This course will take your knowledge much further. How about looking at some of the questions we will
be concerned with in this course?
Exercise 2. Take a look at Fig. ??. What is the probability that a random chord is larger than the side of
the equilateral triangle ABC?
One way is to pick the two endpoints of the chord. Without loss of generality, we can fix one end-point
to be A. Then, the chord is longer than the side if and only if the other endpoint falls between B and C. So,
the probability should be 1/3.
But wait, a chord can also be defined by its center. If the chord is bigger than the side, its center should
fall in co-centric circle with half the radius (convince yourself). So, chord is larger with probability 1/4.
Also, a chord can be defined uniquely by its distance from the center. That will give us probability 1/2
(work it out). Which one is the correct answer?
We take another example from the continuous world.
When is the chord longer than the side
B C
Fig. 1. Chord and the equilateral triangle problem.
Exercise 3. Suppose you are given an infinite plane with parallel horizontal lines, with 1 centimeter distance
between any two closest ones. You drop a needle of length one on this plane randomly. How many intersections
do you expect to get with these parallel lines.
This seems like a more difficult question (the needle can be dropped at any angle and any position).
Though, a careful formulation and some integration can potentially give us a solution. We will develop a
formal framework for probability which will make these problems much easier to deal with.
How about some other examples from the real world.
Exercise 4. A cancer test is accurate with probability 95%. That means, if a person has cancer, the test will
output YES 95% of the time. Similarly, if the person does not have cancer, the test will output YES 5% of
the time. Suppose, I went for this test and result came out to be a YES. What is the probability that I have
cancer?
It takes some time to realize what is being asked in this question. Many qualified professionals (doctors)
predict that I have 95% chance of having cancer, which is incorrect!! Actually, there is not enough information
in the question. You need to know the fraction of people who have cancer in the general population. We can
assume that this fraction is pretty small, that will give a pretty small probability of me having cancer.
Exercise 5. A survey was conducted in different towns (cities, villages) of England about the percentage of
people having diabetes. It turns out that the best five towns (lowest fraction of diabetes) were all small
villages. What could be the reason?
You might give credit to cleaner air, better lifestyle etc. for this statistics. Though, let us look at the
survey results from one more angle.
Exercise 6. A survey was conducted in different towns (cities, villages) of England about the percentage of
people having diabetes. It turns out that the worst five towns (largest fraction of diabetes) were all small
villages. What could be the reason?
Given this statistics alone, you might have blamed it on poor health facilities, bad diet etc. We will see
that both this observations can be explained with some knowledge of probability theory.
Those seem like interesting questions, though you might wonder how those are applicable to computer
science. We move to the world of computing.
Exercise 7. Given two polynomials, e.g. (x + 1)(x + 3)(x + 8) + 5 and (x + 4)(x − 3)(x + 20) − 3, how will
you quickly convince yourself that they are equal. One way might be to calculate the long from, but that
2
would be very cumbersome and error-prone. Do you have a method to finish this task quickly such that your
answer is correct with high probability?
Until now you have only seen algorithms which give the correct answer all the time. For most of the
real-world problems, this requirement is too stringent. We are happy even if the answer is correct almost all
the time. We will formally define what it means to compute in a randomized fashion. This will allow us to
give really efficient algorithms.
To take a few more examples,
Exercise 8. You have a server for an application, and keep getting requests from multiple IP addresses (as a
data stream). Can you detect if there are a few IP addresses who might be making a lot of requests. (This
would give evidence that there is an attack on the server.)
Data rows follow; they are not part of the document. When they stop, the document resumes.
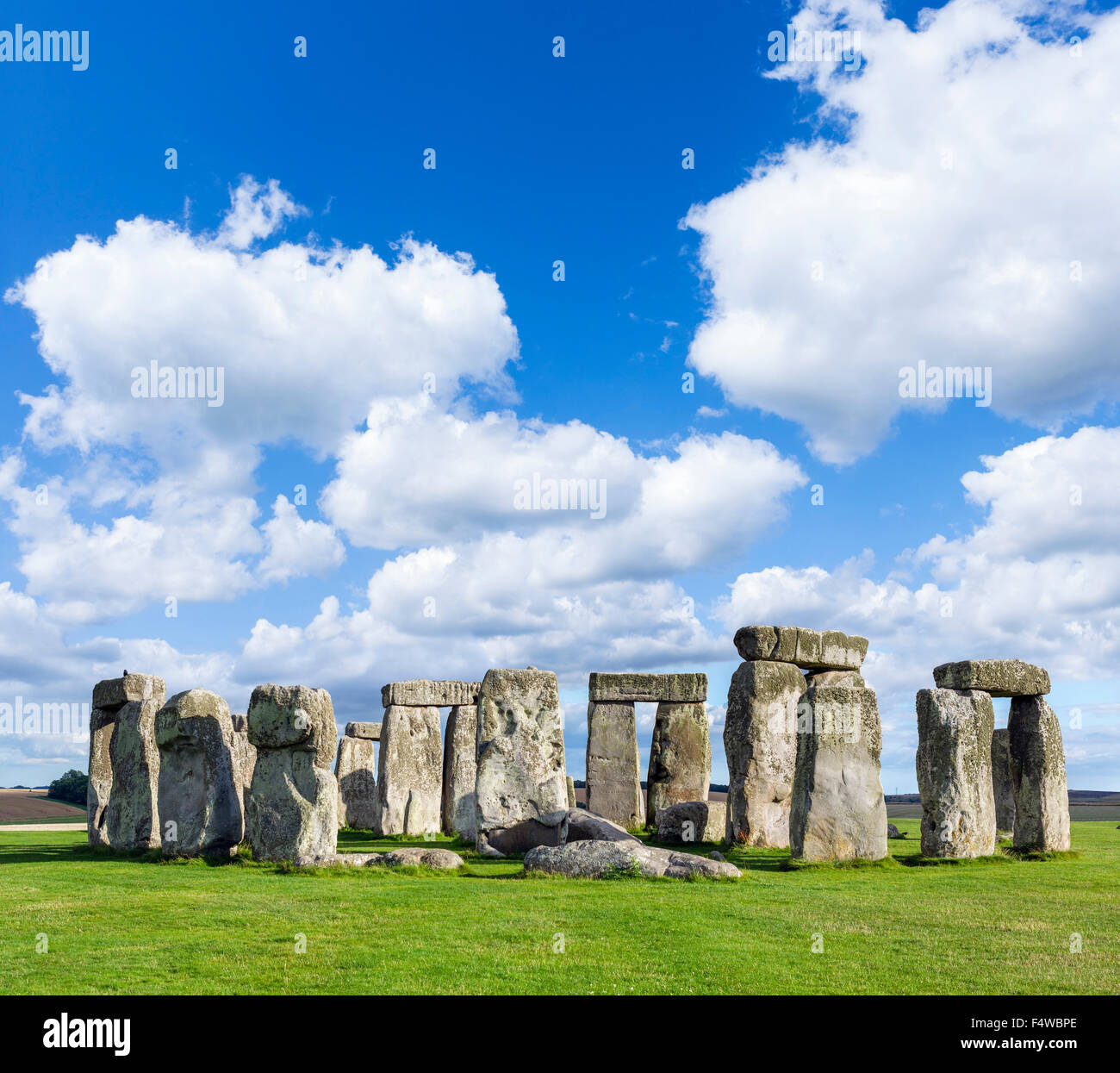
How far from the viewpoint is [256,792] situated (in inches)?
571

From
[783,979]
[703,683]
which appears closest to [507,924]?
[783,979]

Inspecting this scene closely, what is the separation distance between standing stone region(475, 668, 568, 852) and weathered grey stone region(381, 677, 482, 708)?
7.94 meters

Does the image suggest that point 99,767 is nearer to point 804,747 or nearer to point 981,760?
point 804,747

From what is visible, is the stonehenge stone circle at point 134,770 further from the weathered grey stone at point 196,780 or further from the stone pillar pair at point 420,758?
the stone pillar pair at point 420,758

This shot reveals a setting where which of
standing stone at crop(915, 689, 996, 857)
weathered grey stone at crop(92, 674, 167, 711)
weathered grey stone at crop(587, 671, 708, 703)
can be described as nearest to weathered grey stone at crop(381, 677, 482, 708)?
weathered grey stone at crop(587, 671, 708, 703)

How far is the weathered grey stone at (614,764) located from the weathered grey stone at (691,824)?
155 inches

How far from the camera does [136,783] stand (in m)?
17.8

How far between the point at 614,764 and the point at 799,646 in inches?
244

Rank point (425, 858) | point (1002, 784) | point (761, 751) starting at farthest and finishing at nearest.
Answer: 1. point (1002, 784)
2. point (761, 751)
3. point (425, 858)

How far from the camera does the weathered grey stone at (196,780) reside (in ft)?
51.1

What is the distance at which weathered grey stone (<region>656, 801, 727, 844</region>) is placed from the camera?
1928 cm

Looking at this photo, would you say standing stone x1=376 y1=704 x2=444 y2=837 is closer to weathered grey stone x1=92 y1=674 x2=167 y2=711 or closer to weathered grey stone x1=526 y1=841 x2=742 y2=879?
weathered grey stone x1=92 y1=674 x2=167 y2=711

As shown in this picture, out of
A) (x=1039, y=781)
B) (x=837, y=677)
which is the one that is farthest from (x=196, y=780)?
(x=1039, y=781)
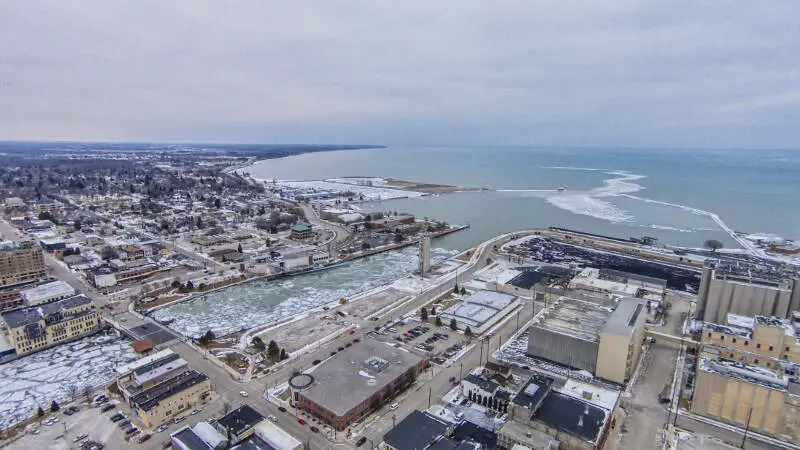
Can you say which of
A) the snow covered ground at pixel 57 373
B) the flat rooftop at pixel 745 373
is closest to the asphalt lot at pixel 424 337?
the flat rooftop at pixel 745 373

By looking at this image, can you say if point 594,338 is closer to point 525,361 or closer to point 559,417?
point 525,361

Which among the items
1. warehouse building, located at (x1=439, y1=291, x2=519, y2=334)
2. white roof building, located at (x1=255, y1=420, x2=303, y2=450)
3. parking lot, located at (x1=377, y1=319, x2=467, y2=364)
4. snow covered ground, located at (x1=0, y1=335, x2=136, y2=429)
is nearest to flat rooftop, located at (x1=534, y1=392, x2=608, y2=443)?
parking lot, located at (x1=377, y1=319, x2=467, y2=364)

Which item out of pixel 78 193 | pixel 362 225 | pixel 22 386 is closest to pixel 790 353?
pixel 22 386

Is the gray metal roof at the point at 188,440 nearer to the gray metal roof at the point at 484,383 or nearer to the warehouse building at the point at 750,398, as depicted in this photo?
the gray metal roof at the point at 484,383

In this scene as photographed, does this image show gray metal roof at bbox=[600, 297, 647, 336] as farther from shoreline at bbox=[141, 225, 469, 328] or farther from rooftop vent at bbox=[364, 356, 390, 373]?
shoreline at bbox=[141, 225, 469, 328]

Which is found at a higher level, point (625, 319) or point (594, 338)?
point (625, 319)

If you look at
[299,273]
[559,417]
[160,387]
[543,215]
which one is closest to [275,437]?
[160,387]
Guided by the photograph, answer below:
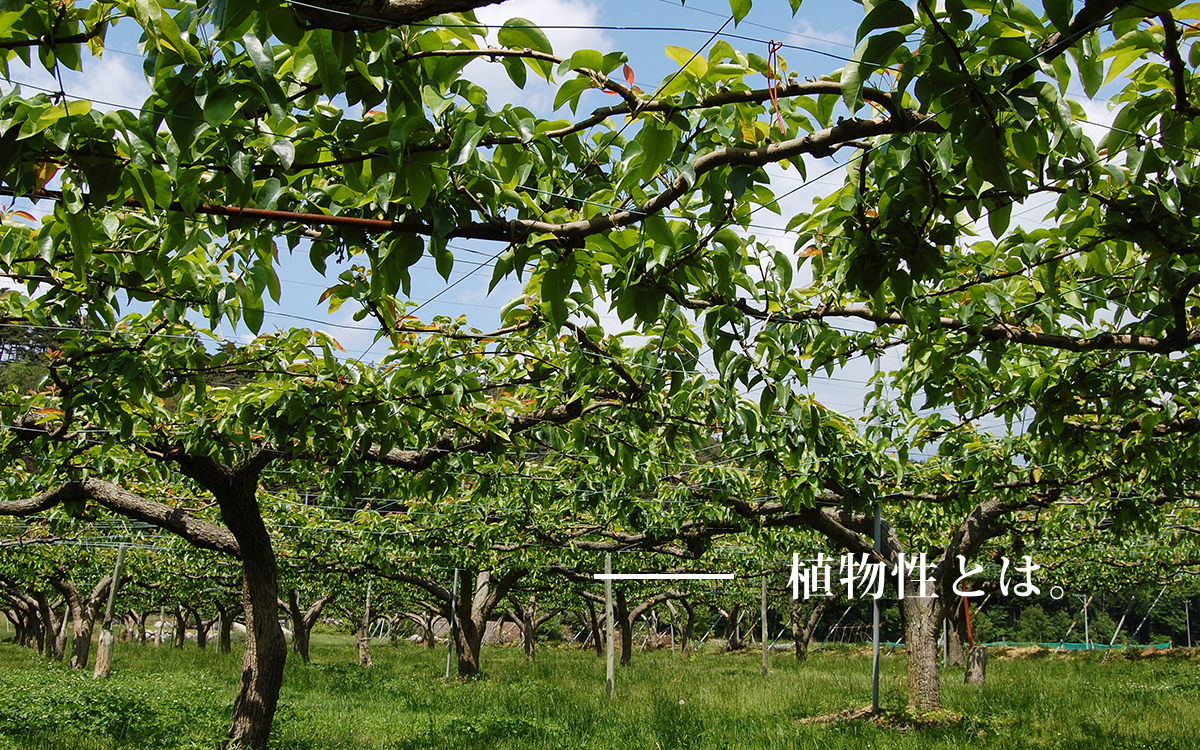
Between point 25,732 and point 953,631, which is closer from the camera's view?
point 25,732

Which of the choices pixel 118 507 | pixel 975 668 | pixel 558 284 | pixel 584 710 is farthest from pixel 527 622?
pixel 558 284

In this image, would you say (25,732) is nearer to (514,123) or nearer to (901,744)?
(901,744)

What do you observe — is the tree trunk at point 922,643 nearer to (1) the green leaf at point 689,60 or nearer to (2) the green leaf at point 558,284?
(2) the green leaf at point 558,284

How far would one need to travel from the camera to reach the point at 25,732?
7.00 metres

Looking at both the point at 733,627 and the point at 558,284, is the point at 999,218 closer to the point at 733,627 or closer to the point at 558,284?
the point at 558,284

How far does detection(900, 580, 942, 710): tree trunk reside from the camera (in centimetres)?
775

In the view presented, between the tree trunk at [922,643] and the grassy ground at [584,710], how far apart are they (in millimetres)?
274

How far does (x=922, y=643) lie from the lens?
777cm

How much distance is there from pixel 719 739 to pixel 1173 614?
1340 inches

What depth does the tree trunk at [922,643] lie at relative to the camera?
7.75 metres

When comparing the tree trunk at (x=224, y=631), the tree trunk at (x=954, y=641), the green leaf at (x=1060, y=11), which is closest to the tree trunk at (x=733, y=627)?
the tree trunk at (x=954, y=641)

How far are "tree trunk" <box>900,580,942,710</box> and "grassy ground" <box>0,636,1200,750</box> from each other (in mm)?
274

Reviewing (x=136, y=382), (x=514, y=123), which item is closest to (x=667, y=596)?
(x=136, y=382)

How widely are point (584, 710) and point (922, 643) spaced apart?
3992 millimetres
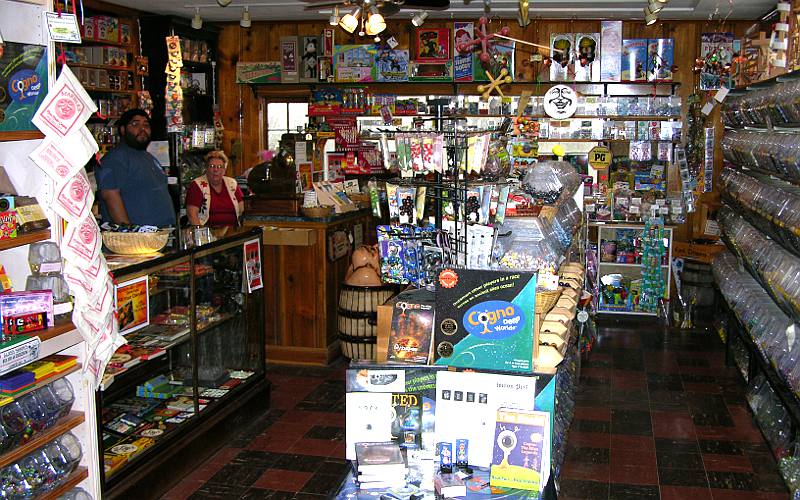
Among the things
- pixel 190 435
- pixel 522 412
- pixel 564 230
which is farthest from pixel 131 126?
pixel 522 412

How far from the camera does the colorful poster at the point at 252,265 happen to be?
18.7 feet

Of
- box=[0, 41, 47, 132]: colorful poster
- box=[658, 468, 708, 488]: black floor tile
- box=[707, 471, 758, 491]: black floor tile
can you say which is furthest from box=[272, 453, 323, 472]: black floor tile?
box=[0, 41, 47, 132]: colorful poster

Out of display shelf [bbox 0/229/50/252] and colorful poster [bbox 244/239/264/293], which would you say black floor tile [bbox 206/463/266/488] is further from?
display shelf [bbox 0/229/50/252]

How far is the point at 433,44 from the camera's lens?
9992 millimetres

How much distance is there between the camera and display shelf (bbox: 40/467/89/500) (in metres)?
3.49

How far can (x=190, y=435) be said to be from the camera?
4.95 m

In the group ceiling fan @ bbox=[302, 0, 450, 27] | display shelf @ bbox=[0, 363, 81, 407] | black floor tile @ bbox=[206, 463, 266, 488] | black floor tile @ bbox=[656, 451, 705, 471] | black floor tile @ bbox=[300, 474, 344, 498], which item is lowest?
black floor tile @ bbox=[656, 451, 705, 471]

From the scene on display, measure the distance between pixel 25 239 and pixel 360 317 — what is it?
3.62m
Exercise 9. You manage a search engine, how do you define which pages are important and which are not.
Basically the problem Google has to solve every time you search.
How about these two seemingly unrelated questions in mathematics which do not even talk about chance
or probability?
– A family of subsets of {1, 2, · · · , n} is called an anti-chain if no element of the family contain another
element of the family. How many anti-chains can be there?
– Prove that for every B = {b1 , b2 , · · · , bn } (set of non-zero integers) contain a subset A (of size ≥ 13 n)
which is sum-free (no two elements of A sum up to an element of A).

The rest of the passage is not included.